Evaluated on two separate time windows. Test1 is from the same week as training (pre-training dates). Test2 is the following week — a completely fresh thermal environment.
| Model | Test1 R² | Test1 RMSE | Test2 R² | Test2 RMSE |
|---|---|---|---|---|
| Linear Regression best | 0.9716 | 0.1733 °C | 0.8981 | 0.3258 °C |
| Gradient Boosting | 0.3936 | 0.8004 °C | 0.1215 | 0.9566 °C |
| Random Forest | 0.1155 | 0.9666 °C | -0.7905 | 1.3657 °C |
Random Forest achieves R² = -0.79 on Test2. A negative R² means the model predicts worse than just guessing the training mean every time. It memorized the thermal fingerprint of one specific week and could not generalize when the heating pattern shifted slightly the following week. This is distribution shift — one of the most common failure modes in real IoT deployments.

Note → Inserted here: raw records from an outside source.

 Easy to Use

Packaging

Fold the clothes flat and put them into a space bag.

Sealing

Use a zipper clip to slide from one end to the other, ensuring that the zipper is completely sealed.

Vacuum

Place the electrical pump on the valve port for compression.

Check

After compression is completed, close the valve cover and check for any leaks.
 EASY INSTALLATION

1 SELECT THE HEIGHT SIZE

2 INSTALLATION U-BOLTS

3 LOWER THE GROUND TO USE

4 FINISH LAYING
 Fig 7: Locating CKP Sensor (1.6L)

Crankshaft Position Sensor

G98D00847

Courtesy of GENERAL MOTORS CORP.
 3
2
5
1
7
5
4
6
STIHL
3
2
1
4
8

Light intensity is the dominant predictor of temperature — more than humidity or CO2. That sounds backwards until you realize what Light is actually encoding: occupancy. Lights on means people in the room, and people generate heat.
The LDR reading is doing double duty as an indirect body-heat sensor.
Download the UCI dataset files, install dependencies, run the script. The code is intentionally short — under 90 lines including comments.
# 1. Clone the repo
git clone https://github.com/sobanmujtaba/IoT-Environmental-Predictor
cd IoT-Environmental-Predictor
# 2. Install dependencies
pip install scikit-learn pandas numpy matplotlib
# 3. Download the dataset (place alongside predict.py)
# https://archive.ics.uci.edu/dataset/357/occupancy+detection
# Files: datatraining.txt datatest.txt datatest2.txt
# 4. Run
python predict.py